>> Start
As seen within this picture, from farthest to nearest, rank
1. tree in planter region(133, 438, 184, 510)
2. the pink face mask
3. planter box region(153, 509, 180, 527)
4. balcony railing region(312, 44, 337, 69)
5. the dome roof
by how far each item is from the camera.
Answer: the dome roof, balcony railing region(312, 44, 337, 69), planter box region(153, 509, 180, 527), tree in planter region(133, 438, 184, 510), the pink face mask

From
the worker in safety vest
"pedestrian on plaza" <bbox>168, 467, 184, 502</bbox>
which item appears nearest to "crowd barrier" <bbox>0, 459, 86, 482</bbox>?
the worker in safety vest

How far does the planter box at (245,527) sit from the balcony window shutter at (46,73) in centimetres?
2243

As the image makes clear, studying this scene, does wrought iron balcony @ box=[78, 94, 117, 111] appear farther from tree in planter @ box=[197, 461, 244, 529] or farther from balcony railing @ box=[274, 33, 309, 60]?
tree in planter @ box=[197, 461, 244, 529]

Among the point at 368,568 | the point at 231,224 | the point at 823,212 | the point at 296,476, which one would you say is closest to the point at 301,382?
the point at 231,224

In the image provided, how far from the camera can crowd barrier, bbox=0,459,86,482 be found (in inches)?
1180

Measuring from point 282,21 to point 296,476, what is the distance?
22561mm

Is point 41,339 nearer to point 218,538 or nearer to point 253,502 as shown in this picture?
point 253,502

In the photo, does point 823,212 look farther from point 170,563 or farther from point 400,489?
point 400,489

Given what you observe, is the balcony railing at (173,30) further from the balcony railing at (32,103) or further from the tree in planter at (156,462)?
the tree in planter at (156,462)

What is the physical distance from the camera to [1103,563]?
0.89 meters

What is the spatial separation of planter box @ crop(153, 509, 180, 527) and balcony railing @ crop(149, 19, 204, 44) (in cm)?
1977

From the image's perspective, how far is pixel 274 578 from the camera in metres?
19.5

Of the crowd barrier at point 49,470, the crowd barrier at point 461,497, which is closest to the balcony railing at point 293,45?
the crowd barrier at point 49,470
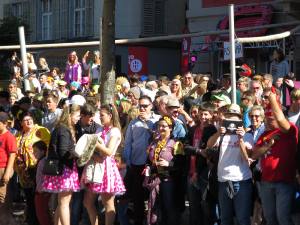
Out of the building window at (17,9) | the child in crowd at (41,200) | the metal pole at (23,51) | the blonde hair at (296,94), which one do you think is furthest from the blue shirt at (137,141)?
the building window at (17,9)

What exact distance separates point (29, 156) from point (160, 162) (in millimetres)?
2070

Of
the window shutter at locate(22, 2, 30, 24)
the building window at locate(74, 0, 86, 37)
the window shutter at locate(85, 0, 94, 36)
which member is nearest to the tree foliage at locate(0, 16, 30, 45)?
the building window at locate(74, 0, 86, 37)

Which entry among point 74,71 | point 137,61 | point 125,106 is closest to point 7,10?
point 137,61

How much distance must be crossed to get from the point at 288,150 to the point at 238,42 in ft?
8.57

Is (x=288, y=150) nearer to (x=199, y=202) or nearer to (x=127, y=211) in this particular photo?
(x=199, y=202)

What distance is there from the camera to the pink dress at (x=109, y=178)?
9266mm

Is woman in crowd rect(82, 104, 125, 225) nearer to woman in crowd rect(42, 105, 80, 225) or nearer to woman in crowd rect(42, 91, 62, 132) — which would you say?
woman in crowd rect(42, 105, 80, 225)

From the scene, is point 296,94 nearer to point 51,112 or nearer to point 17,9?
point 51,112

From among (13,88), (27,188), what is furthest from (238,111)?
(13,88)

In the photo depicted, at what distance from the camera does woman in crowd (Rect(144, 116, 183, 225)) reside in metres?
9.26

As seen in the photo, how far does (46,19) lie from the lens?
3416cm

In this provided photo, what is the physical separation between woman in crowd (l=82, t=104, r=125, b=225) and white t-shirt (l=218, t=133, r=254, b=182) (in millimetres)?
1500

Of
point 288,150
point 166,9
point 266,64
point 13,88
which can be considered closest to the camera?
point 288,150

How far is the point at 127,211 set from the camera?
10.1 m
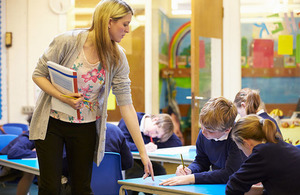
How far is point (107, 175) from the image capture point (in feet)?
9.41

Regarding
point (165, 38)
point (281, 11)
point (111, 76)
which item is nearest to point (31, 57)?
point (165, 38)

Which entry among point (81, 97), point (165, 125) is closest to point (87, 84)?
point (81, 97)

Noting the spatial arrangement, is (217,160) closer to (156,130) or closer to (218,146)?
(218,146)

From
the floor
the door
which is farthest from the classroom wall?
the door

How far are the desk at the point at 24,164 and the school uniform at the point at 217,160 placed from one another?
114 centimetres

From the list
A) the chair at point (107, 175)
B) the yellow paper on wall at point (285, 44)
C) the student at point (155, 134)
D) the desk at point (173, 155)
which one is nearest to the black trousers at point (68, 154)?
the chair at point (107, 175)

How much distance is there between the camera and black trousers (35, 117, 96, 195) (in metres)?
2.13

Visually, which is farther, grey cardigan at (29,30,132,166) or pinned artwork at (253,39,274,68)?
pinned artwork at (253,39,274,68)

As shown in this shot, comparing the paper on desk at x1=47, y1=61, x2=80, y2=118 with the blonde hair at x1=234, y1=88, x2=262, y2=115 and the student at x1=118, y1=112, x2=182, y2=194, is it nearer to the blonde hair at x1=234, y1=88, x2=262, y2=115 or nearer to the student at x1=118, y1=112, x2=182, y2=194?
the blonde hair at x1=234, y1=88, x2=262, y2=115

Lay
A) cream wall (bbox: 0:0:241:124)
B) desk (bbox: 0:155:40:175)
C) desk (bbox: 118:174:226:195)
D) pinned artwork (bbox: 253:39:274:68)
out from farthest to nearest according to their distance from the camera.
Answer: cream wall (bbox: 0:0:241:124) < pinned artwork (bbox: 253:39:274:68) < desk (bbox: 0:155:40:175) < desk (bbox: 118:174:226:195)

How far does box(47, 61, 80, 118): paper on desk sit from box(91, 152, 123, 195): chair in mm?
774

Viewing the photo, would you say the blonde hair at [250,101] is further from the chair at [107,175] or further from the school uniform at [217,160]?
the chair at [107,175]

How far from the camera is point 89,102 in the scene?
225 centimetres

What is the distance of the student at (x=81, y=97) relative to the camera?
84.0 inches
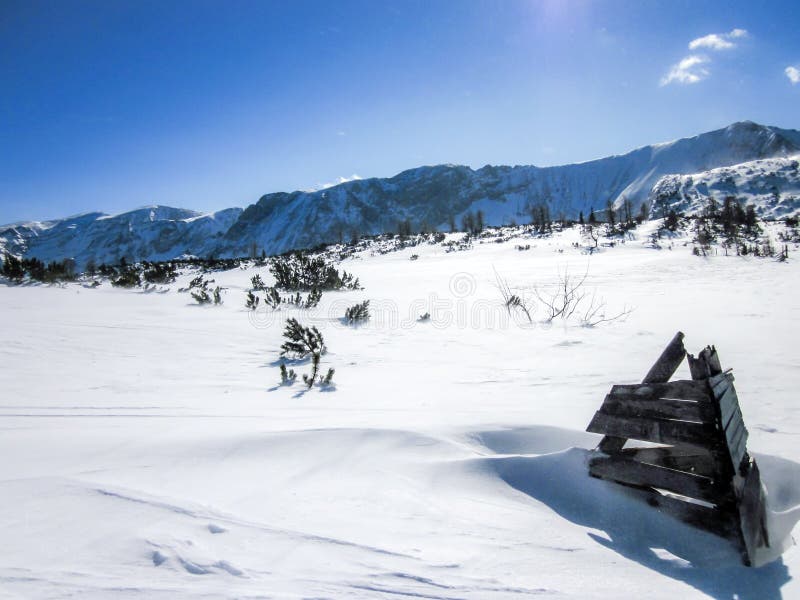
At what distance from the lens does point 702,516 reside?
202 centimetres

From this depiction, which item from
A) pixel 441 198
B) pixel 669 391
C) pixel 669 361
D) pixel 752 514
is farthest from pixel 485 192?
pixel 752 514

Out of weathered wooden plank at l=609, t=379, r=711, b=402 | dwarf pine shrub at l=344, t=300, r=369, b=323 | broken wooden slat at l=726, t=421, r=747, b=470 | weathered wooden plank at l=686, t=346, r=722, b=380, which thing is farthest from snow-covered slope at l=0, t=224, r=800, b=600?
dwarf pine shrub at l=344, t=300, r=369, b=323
>> End
AIM OF THE TASK: The lines to be extracted begin at the line containing "Viewing the photo, would" and continue through the final line of the material above, both ends included. Reproduce them exactly, without the pictures.

RESULT FOR THIS TASK:
Viewing the photo, would you say the blonde hair at [250,101] is further from the chair at [107,175] or further from the school uniform at [217,160]?
the chair at [107,175]

How far from the camera is point 89,102 in the scene?
225 centimetres

What is the distance of the student at (x=81, y=97) relative to the camera?
84.0 inches
At what distance from the lens does point 702,516 reside?
202 centimetres

From this depiction, which item from
A) pixel 441 198
B) pixel 669 391
C) pixel 669 361
D) pixel 752 514
is farthest from pixel 485 192?
pixel 752 514

Out of weathered wooden plank at l=609, t=379, r=711, b=402 | dwarf pine shrub at l=344, t=300, r=369, b=323 | broken wooden slat at l=726, t=421, r=747, b=470 | weathered wooden plank at l=686, t=346, r=722, b=380, which thing is farthest from snow-covered slope at l=0, t=224, r=800, b=600?
dwarf pine shrub at l=344, t=300, r=369, b=323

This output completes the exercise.